For context, a single 5090 rented via Runpod is currently $0.69/hr USD on-demand. Cost range on Amazon right now for a new card is running between $3200-3700 USD. Just using the raw capex alone, that's ~5k hours of GPU compute assuming you pay only on-demand. Thats 2-3 years worth of compute if you assume compute saturation for normal working hour durations. This is before you account for the cost of power, which in my city could run you upwards of $140/mo varying by season.

With that said, I have a bunch of ML servers that I built for myself. The largest one is using 2x RTX Pro 6000s and have been very happy with it. If I was only doing inference I think this would be a somewhat questionable expense, setting aside the valid motivations that some folks have related to data privacy and security. But I do a lot of finetuning and maintain private/local eval harnesses that personally for me have made it worth the investment.

Research runs on a variety of scales - but "check if this new idea/method/architecture isn't completely dumb on small scale before trying to scale up" is a common enough pattern. And most of those fail on small scale.

It depends on what you want to do in this gigantic field.

it is good for quick testing of stuff, but absolutely it is better to rent some cloud compute - HN skews a bit fantastical/fanatical on this issue

It's good to have a local GPU. That's like your dev environment. Prod is much more expensive in AI programming than in web programming. So you want to make sure everything is working before you push!

If you're seriously doing deep learning research, it's very very nice to own your own GPU.

For four years of AI PhD research I worked with a 1050Ti on a personal laptop and a 2060 on a personal desktop. You can do a lot of validation and development on consumer GPUs.

That said, the OP does not train an LLM from scratch on a 3090. That would not be feasible

"low hanging" is relative.

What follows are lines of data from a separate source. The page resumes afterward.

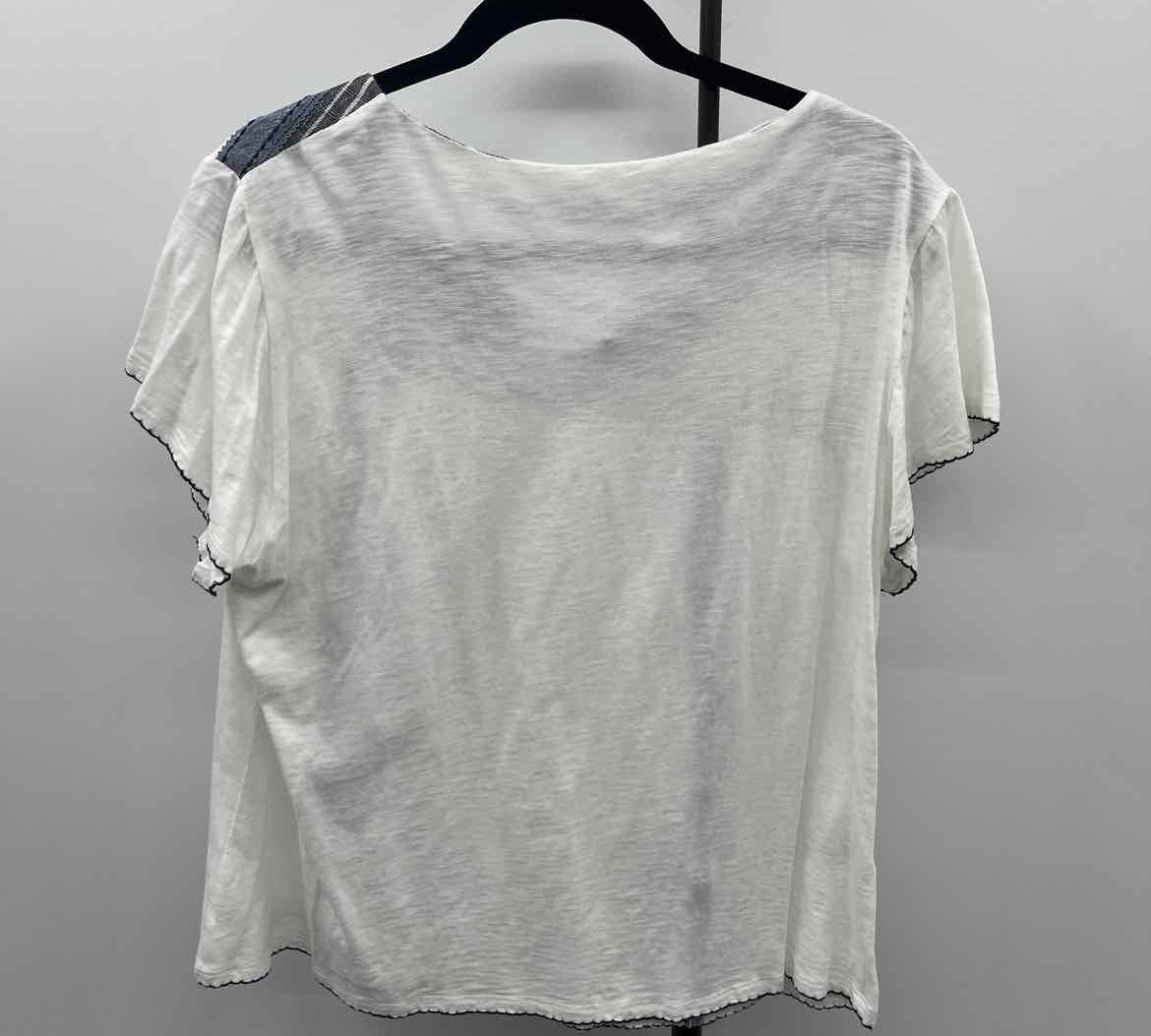 Daniel Rainn Women's Size XL Blue Textured Short Sleeve Shirt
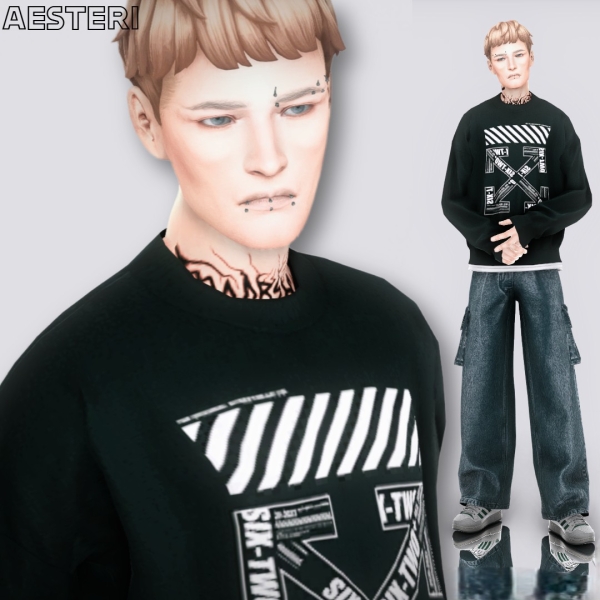 Mix Reynhold West by aesteri - The Sims 4 Custom Content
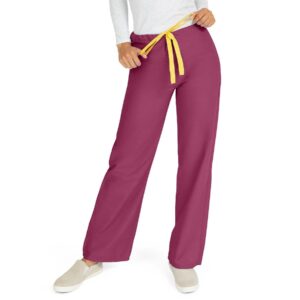 Medline AngelStat Reversible Drawstring Scrub Pant, ANG-CC, X-Large, Raspberry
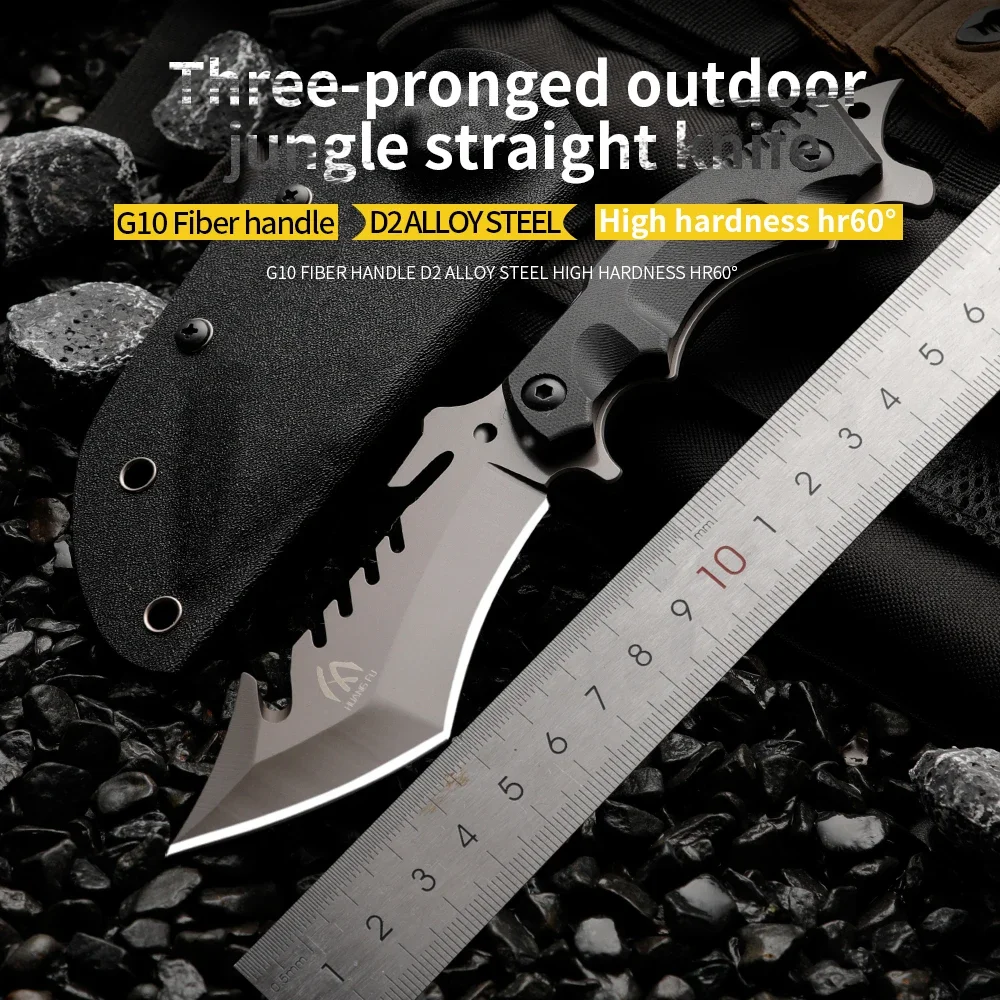 High quality multifunctional fixed blade - outdoor camping, rescue, and emergency survival knife, men's gift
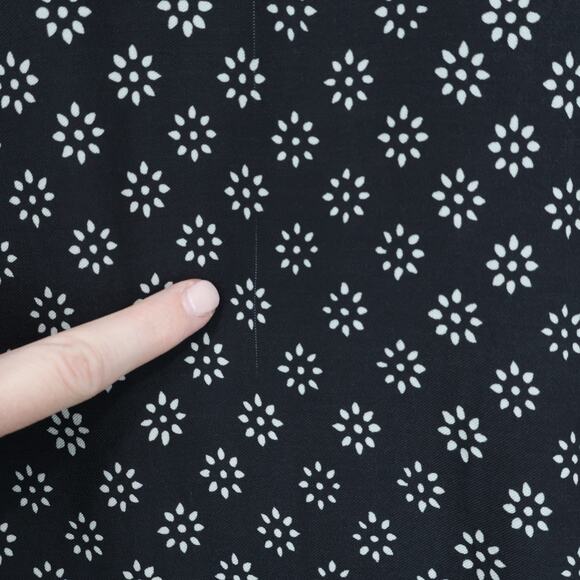 J.Crew Womens Camp Collar Button Up Shirt Block Print Faded Black Size Large NWT - Picture 13 of 13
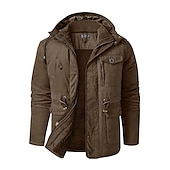 economico Piumini-Per uomo Giacca trapuntata Vello All&#039;aperto Tenere al caldo Giacca invernale Cappotto Campeggio / Escursionismo / Speleologia Grigio scuro Nero Blu Marrone Verde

At least from my perspective. A significant part of my work involves cleaning up structured and unstructured data.

An example: More than ten years ago a friend of mine was fascinated by the german edition of the book "A Cultural History of Physics" by Károly Simonyi. He scanned the book (600+ pages) and created a PDF (nearly) same layout.

Against my advice he used Adobe tools for it instead of creating an epub or something like DocBook.

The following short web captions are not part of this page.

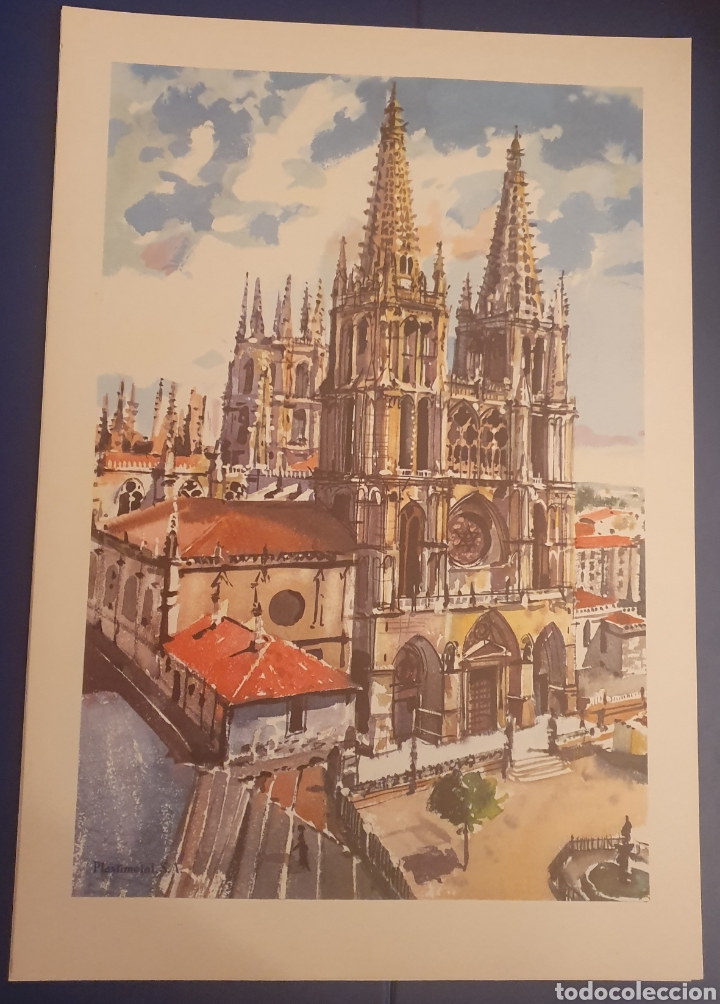 Coleccionismo: 5 L&Aacute;MINAS DIBUJOS SOBRE BURGOS - BARCELONA - SEIX Y BARRAL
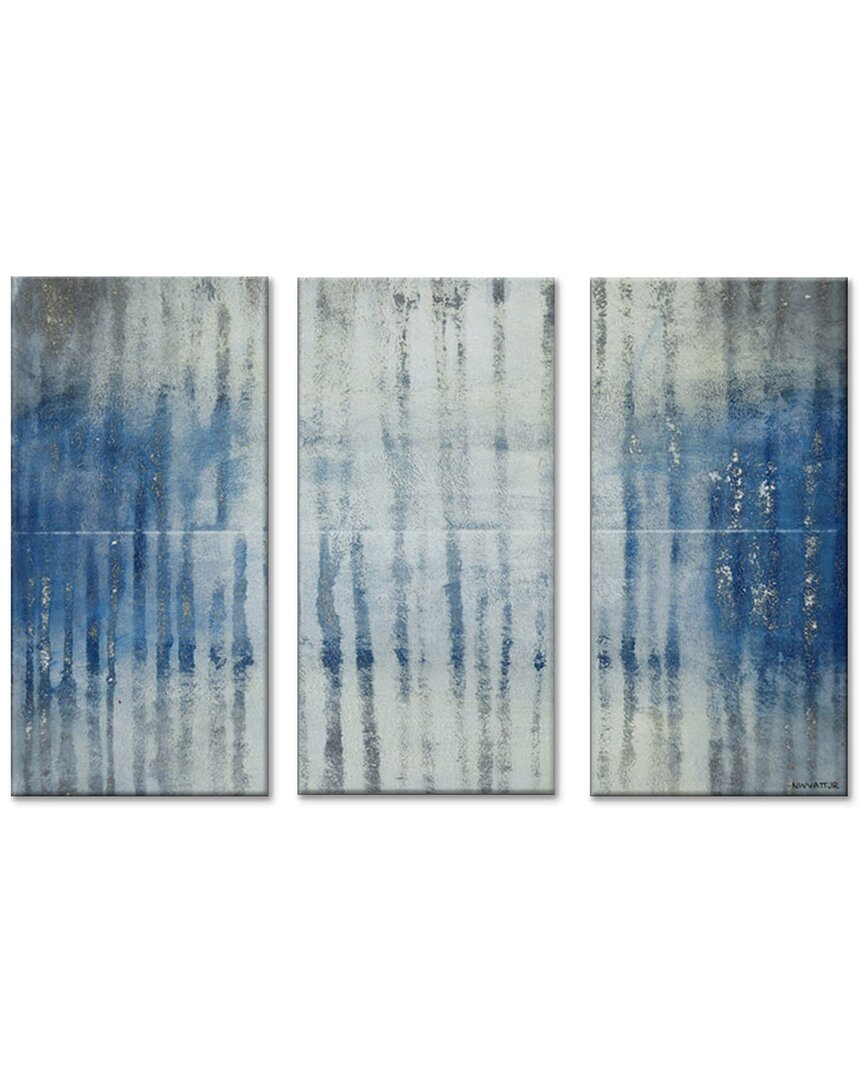 Ready2hangart Reflections 3pc Wrapped Canvas Wall Art By Norman Wyatt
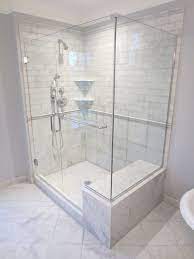 Shower Bench With 2 Sides Of Glass Google Search Trendy Bathroom Shower Remodel Bathrooms Remodel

The PDF looks great, but the text inside is impossible to use as training data for a small LLM. The lines from the two columns are mixed and a lot of spaces are randomly placed (makes it particularly difficult because mathematical formulas often appear in the text itself).

After many attempts (with RegEx and LLMs), I gave up and rendered each page and had a large LLM extract the text.

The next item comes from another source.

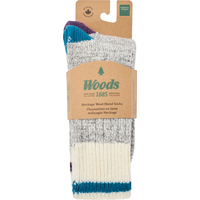 Woods Women's Saddleback Hiking Crew Socks - 2 pk Front_Flat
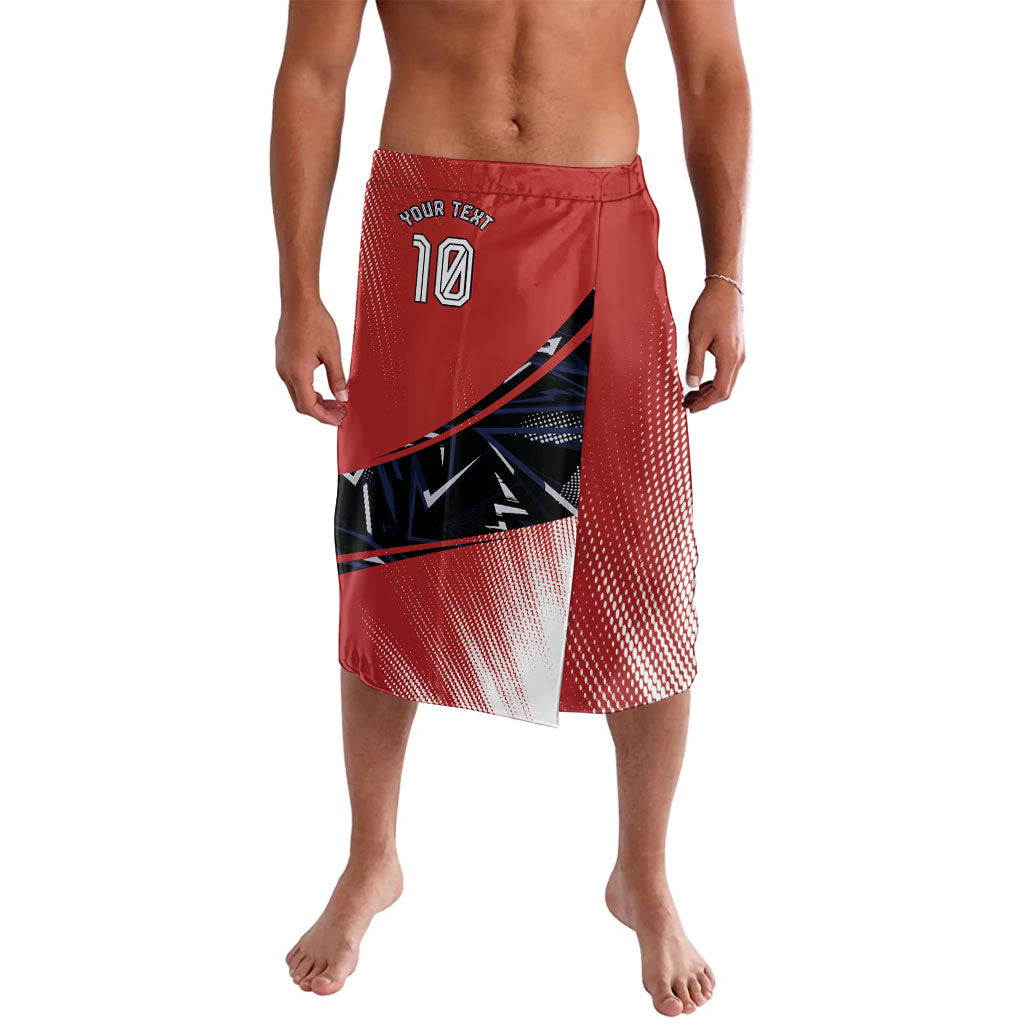 Personalized Panama Football Lavalava Los Canaleros Harpy Eagle Mascot - National Flag Colors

For small models this is for sure the way forward, there are some great small datasets out there (check out the tiny stories dataset that limits vocab to a certain age but keeps core reasoning inherent in even simple language https://huggingface.co/datasets/roneneldan/TinyStories https://arxiv.org/abs/2305.07759)

I have less concrete examples but my understanding is that dataset curation is for sure the way many improvements are gained at any model size. Unless you are building a frontier model, you can use a better model to help curate or generate that dataset for sure. TinyStories was generated with GPT-4 for example.

Makes me wonder what kind of model we could get if we just trained on Wikidata and similar datasets, but pre-processed to be natural language rather than just triplets of data.

If you can create this filtering model, you have created Skynet and solved AGI :D

Data filtering. Dataset curation. Curriculum learning. All already in use.

It's not sexy, it's not a breakthrough, but it does help.